Più di un terzo delle specie selvatiche di api e farfalle si trova di fronte all’estinzione locale. Uno studio delle Nazioni Unite ha rilevato che la dipendenza dell’agricoltura dagli impollinatori è aumentata del 400% dagli anni ’60: circa tre quarti delle colture alimentari dipendono dall’impollinazione
Gli impollinatori di tutto il mondo stanno diminuendo in gran numero a causa di una serie di fattori, tra cui l’uso intensivo di pesticidi ed erbicidi. Più di un terzo delle specie selvatiche di api e farfalle si trova di fronte all’estinzione locale. E’ quanto si legge in un nuovo rapporto prodotto dal Centro di monitoraggio della conservazione ambientale dell’ONU (UNEP-WCMC), dall’Istituto di direzione della sostenibilità (CISL) di Cambridge, da Fauna & Flora International (FFI) e dall’Università dell’East Anglia (UEA) quantificando il costo che questo squilibrio potrebbe comportare per l’approvvigionamento di cibo.
La dipendenza dell’agricoltura dagli impollinatori è in realtà aumentata del 400% dagli anni ’60 e circa tre quarti delle colture alimentari dipendono dall’impollinazione. Lo studio sul deficit di impollinazione ha rilevato che le api producono un valore per l’uomo fino a 577 miliardi di dollari l’anno, metà dei quali provengono da impollinatori selvatici. Gli esperti hanno anche valutato la vulnerabilità delle prime 15 colture alimentari dipendenti dagli impollinatori, con il cacao che è particolarmente a rischio.
“Il declino degli impollinatori è un problema serio per le colture dove gli impollinatori selvatici sono importanti per la produzione e non possono essere facilmente sostituiti, perché le api gestite non possono svolgere lo stesso lavoro, o la loro necessità non è ampiamente riconosciuta”, ha detto Lynn Dicks , Research Fellow presso UEA, presentando lo studio. “La nostra analisi sta rivelando una mancanza di conoscenza circa lo stato di impollinazione agricola e la sua sostituibilità in vaste parti del mondo, nonostante la sua chiara importanza per la produzione agricola”.

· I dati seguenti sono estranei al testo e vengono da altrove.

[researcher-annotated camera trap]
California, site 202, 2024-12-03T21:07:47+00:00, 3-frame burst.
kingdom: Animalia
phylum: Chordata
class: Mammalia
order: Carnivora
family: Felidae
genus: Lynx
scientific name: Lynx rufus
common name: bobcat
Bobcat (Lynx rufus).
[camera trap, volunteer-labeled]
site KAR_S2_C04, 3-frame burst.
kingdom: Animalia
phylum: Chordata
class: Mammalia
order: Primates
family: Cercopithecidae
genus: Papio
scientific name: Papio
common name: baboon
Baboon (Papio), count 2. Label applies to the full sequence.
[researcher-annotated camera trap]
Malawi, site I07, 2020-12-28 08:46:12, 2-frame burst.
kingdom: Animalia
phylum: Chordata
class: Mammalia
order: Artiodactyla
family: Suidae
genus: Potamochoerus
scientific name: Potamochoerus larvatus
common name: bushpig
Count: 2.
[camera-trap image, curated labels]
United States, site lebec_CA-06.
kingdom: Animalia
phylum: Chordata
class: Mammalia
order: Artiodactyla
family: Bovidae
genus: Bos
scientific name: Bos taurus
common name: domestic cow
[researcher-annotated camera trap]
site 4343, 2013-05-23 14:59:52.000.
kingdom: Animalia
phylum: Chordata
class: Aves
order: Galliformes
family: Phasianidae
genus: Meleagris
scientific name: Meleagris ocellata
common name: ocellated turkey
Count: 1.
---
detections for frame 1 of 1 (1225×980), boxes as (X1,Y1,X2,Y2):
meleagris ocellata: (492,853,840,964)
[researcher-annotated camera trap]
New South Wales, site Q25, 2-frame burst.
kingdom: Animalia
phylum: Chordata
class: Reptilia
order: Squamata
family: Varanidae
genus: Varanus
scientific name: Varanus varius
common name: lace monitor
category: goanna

Lo studio ha anche svolto un sondaggio tra otto società quotate in Borsa rilevando che alle imprese mancano informazioni sui rischi per le loro catene di approvvigionamento di materie prime, sul calo della qualità delle colture e in generale sulla sicurezza dell’approvvigionamento. E hanno riferito di non essere in grado di intervenire perché non si sa quali colture e quali regioni risultino più vulnerabili al declino degli impollinatori. “Meno della metà delle aziende interpellate sa quali delle materie prime da loro utilizzate dipendano dagli impollinatori”, ha affermato Gemma Cranston, direttore Natural Capital della Cisl. “Le loro catene di approvvigionamento potrebbero essere a rischio. Sono necessarie ulteriori ricerche per identificare le opportunità esistenti per invertire le tendenze attuali nel declino degli impollinatori”.
Una delle soluzioni chiave per catene di approvvigionamento più sostenibili sono gli schemi di certificazione. “Un’efficace integrazione dei bisogni degli impollinatori selvatici in tali schemi aiuterà le aziende a muoversi più velocemente su questo tema “, ha affermato Laura Fox, senior manager di Flora e Fauna International. Una prima revisione suggerisce di incoraggiare la riduzione dell’uso di pesticidi e il ripristino degli habitat naturali.